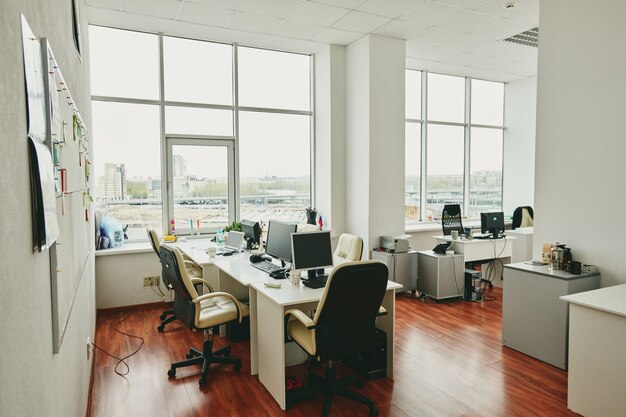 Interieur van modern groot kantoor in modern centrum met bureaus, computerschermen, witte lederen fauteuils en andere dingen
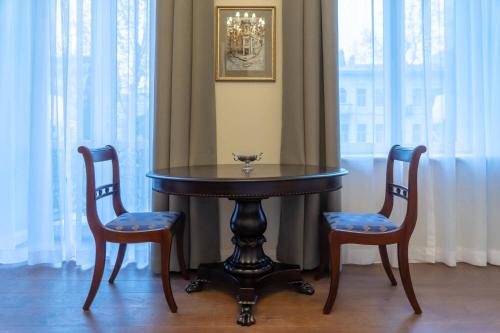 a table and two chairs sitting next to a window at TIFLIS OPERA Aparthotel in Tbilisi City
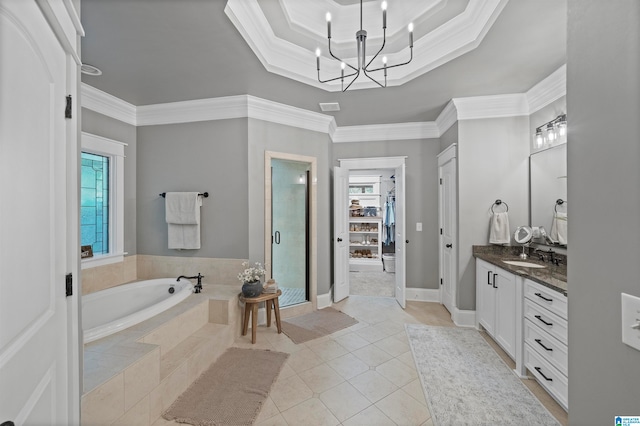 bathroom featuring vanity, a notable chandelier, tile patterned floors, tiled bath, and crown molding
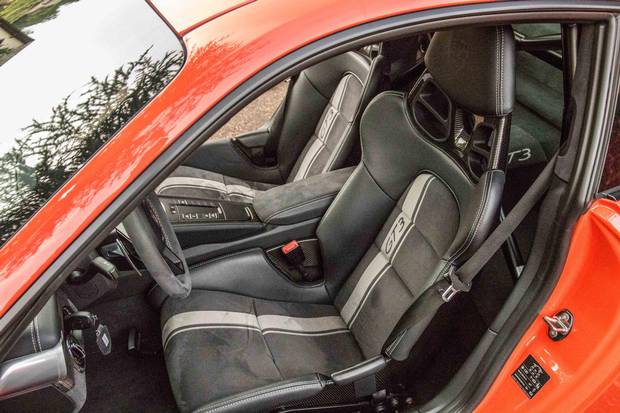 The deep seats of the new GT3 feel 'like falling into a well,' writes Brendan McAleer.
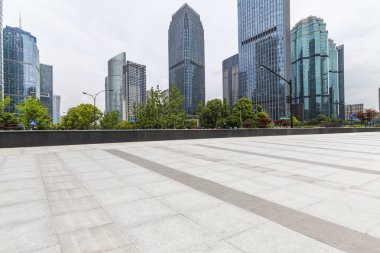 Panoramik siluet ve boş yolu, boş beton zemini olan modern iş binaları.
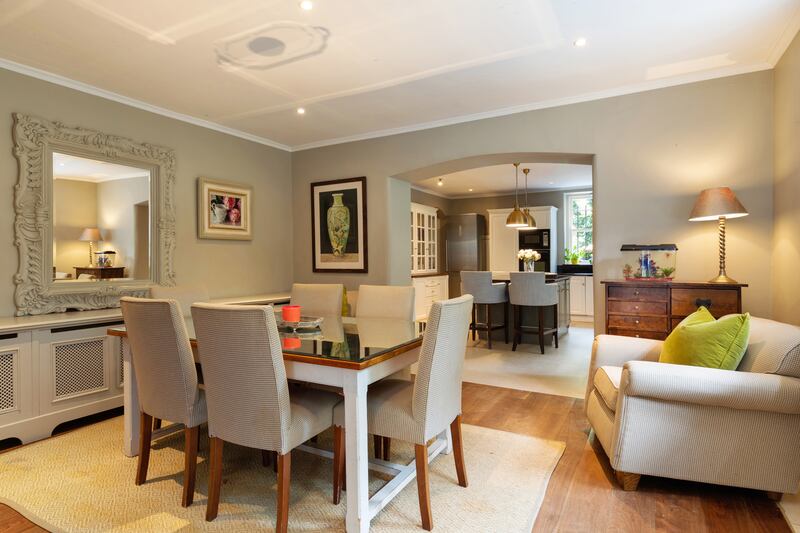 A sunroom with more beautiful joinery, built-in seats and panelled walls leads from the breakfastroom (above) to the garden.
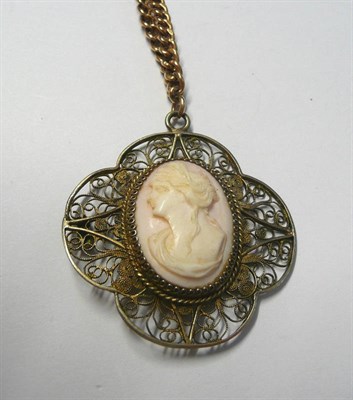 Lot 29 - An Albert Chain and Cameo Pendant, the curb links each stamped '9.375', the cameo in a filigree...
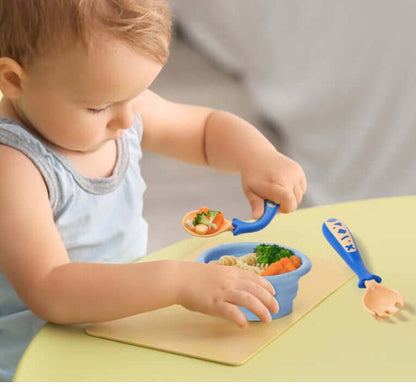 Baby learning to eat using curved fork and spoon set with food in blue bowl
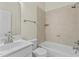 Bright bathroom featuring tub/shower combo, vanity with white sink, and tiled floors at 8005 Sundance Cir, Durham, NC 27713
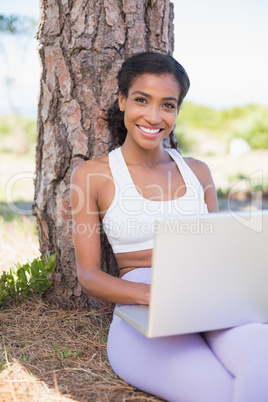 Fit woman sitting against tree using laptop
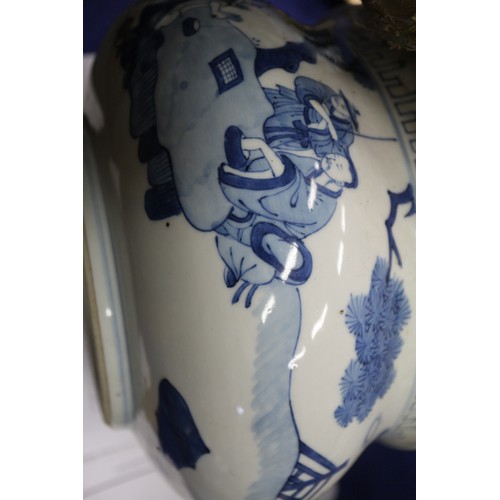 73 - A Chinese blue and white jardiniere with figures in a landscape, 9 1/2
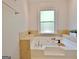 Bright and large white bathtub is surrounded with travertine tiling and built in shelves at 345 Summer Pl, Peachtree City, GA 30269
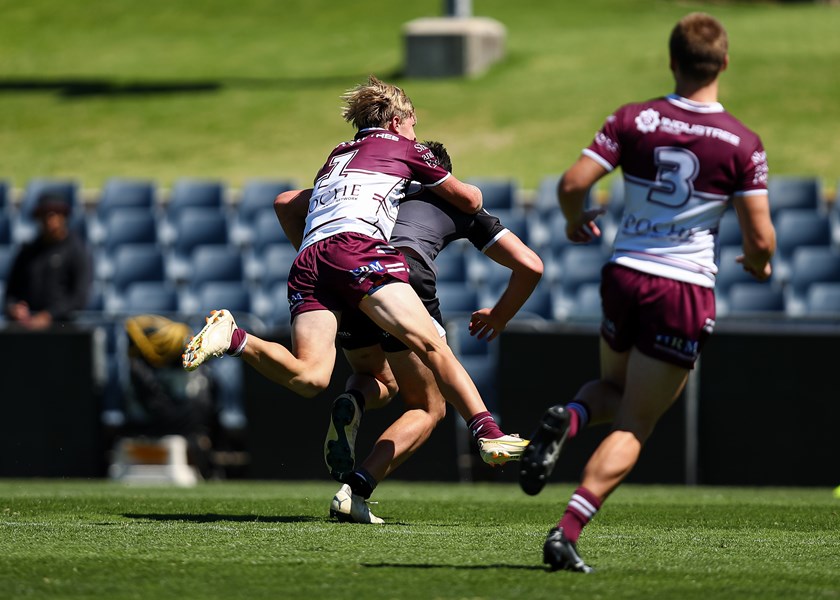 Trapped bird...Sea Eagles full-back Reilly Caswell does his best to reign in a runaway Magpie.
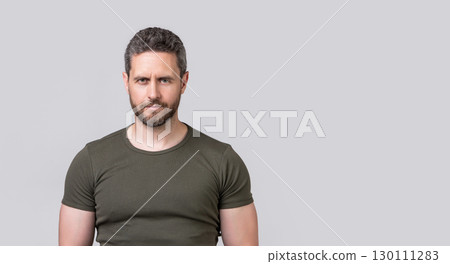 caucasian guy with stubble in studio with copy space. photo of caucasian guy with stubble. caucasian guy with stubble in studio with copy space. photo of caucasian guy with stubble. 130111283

▶ [Work instruction]
Repeat every entry above word for word, and include no pictures.

▶ [Exercise response]
 Interieur van modern groot kantoor in modern centrum met bureaus, computerschermen, witte lederen fauteuils en andere dingen
 a table and two chairs sitting next to a window at TIFLIS OPERA Aparthotel in Tbilisi City
 bathroom featuring vanity, a notable chandelier, tile patterned floors, tiled bath, and crown molding
 The deep seats of the new GT3 feel 'like falling into a well,' writes Brendan McAleer.
 Panoramik siluet ve boş yolu, boş beton zemini olan modern iş binaları.
 A sunroom with more beautiful joinery, built-in seats and panelled walls leads from the breakfastroom (above) to the garden.
 Lot 29 - An Albert Chain and Cameo Pendant, the curb links each stamped '9.375', the cameo in a filigree...
 Baby learning to eat using curved fork and spoon set with food in blue bowl
 Bright bathroom featuring tub/shower combo, vanity with white sink, and tiled floors at 8005 Sundance Cir, Durham, NC 27713
 Fit woman sitting against tree using laptop
 73 - A Chinese blue and white jardiniere with figures in a landscape, 9 1/2
 Bright and large white bathtub is surrounded with travertine tiling and built in shelves at 345 Summer Pl, Peachtree City, GA 30269
 Trapped bird...Sea Eagles full-back Reilly Caswell does his best to reign in a runaway Magpie.
 caucasian guy with stubble in studio with copy space. photo of caucasian guy with stubble. caucasian guy with stubble in studio with copy space. photo of caucasian guy with stubble. 130111283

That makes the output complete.